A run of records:

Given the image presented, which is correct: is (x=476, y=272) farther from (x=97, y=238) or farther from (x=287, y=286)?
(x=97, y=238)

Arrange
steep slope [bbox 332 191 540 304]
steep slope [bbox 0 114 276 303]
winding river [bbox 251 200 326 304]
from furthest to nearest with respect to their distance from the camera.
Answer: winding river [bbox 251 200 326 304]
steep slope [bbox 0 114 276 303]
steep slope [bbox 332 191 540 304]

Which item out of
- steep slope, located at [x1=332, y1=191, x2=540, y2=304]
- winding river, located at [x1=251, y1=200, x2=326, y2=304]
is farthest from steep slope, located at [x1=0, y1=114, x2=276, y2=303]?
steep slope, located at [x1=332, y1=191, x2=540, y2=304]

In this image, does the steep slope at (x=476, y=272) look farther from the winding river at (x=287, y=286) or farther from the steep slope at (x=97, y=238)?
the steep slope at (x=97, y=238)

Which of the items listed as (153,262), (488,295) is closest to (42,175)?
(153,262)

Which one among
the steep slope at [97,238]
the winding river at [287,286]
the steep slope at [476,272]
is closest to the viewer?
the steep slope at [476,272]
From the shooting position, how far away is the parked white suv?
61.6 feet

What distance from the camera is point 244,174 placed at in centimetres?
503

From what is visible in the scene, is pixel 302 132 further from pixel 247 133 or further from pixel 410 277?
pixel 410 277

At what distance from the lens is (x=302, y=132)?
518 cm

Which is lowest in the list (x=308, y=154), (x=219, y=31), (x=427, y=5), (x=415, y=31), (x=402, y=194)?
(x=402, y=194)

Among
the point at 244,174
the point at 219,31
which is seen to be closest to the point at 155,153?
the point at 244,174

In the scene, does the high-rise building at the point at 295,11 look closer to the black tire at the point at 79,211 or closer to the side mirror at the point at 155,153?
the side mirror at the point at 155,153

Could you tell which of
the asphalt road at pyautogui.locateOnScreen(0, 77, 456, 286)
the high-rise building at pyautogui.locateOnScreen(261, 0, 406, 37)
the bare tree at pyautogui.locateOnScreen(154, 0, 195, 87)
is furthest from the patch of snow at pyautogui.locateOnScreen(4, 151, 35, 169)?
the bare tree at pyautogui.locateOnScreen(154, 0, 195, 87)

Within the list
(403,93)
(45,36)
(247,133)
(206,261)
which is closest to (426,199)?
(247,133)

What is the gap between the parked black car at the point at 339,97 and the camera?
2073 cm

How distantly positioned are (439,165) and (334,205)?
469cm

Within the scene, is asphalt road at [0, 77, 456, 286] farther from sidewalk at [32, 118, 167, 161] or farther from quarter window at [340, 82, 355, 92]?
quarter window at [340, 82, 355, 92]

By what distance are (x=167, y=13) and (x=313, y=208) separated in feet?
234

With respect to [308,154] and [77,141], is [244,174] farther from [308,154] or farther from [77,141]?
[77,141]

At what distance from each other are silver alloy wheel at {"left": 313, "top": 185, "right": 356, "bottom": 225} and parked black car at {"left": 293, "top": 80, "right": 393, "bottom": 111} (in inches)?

◆ WORK INSTRUCTIONS ◆
Write out the whole listing above line for line, changing nothing.

◆ ANSWER ◆
Given the image presented, which is correct: is (x=476, y=272) farther from (x=97, y=238) or farther from (x=287, y=286)?
(x=97, y=238)

Arrange
steep slope [bbox 332 191 540 304]
steep slope [bbox 0 114 276 303]
winding river [bbox 251 200 326 304]
from furthest to nearest with respect to their distance from the camera.
Answer: winding river [bbox 251 200 326 304]
steep slope [bbox 0 114 276 303]
steep slope [bbox 332 191 540 304]

Which item out of
- steep slope, located at [x1=332, y1=191, x2=540, y2=304]
- winding river, located at [x1=251, y1=200, x2=326, y2=304]
is farthest from steep slope, located at [x1=0, y1=114, x2=276, y2=303]?
steep slope, located at [x1=332, y1=191, x2=540, y2=304]

In this image, does the steep slope at (x=476, y=272) look farther from the winding river at (x=287, y=286) or farther from the steep slope at (x=97, y=238)?
the steep slope at (x=97, y=238)

Which of the items listed as (153,262), (488,295) is closest to (42,175)?
(153,262)

Which one among
the steep slope at [97,238]
the winding river at [287,286]
the steep slope at [476,272]
is closest to the viewer?
the steep slope at [476,272]
From the shooting position, how far away is the parked white suv?
61.6 feet

What distance from the camera is point 244,174 placed at in centimetres?
503

From what is visible in the scene, is pixel 302 132 further from pixel 247 133 or further from pixel 410 277?
pixel 410 277

At what distance from the lens is (x=302, y=132)?
518 cm

Which is lowest in the list (x=308, y=154), (x=219, y=31), (x=427, y=5), (x=415, y=31), (x=402, y=194)?
(x=402, y=194)

Among
the point at 244,174
the point at 219,31
which is seen to be closest to the point at 155,153?
the point at 244,174

In the scene, does the high-rise building at the point at 295,11 look closer to the black tire at the point at 79,211 or closer to the side mirror at the point at 155,153?
the side mirror at the point at 155,153

Could you tell which of
the asphalt road at pyautogui.locateOnScreen(0, 77, 456, 286)
the high-rise building at pyautogui.locateOnScreen(261, 0, 406, 37)
the bare tree at pyautogui.locateOnScreen(154, 0, 195, 87)
is furthest from the patch of snow at pyautogui.locateOnScreen(4, 151, 35, 169)?
the bare tree at pyautogui.locateOnScreen(154, 0, 195, 87)

Within the list
(403,93)
(45,36)
(247,133)
(206,261)
which is closest to (426,199)?
(247,133)

What is the gap between the parked black car at the point at 339,97 and the camera?
2073 cm

How distantly positioned are (439,165) and (334,205)?
469cm

Within the scene, is asphalt road at [0, 77, 456, 286] farther from sidewalk at [32, 118, 167, 161] or farther from quarter window at [340, 82, 355, 92]?
quarter window at [340, 82, 355, 92]

By what distance are (x=167, y=13) and (x=313, y=208) separated in feet?
234

With respect to [308,154] and [77,141], is [244,174] farther from [308,154] or farther from [77,141]?
[77,141]

At what distance from each other are silver alloy wheel at {"left": 313, "top": 185, "right": 356, "bottom": 225} and parked black car at {"left": 293, "top": 80, "right": 393, "bottom": 111} (in inches)?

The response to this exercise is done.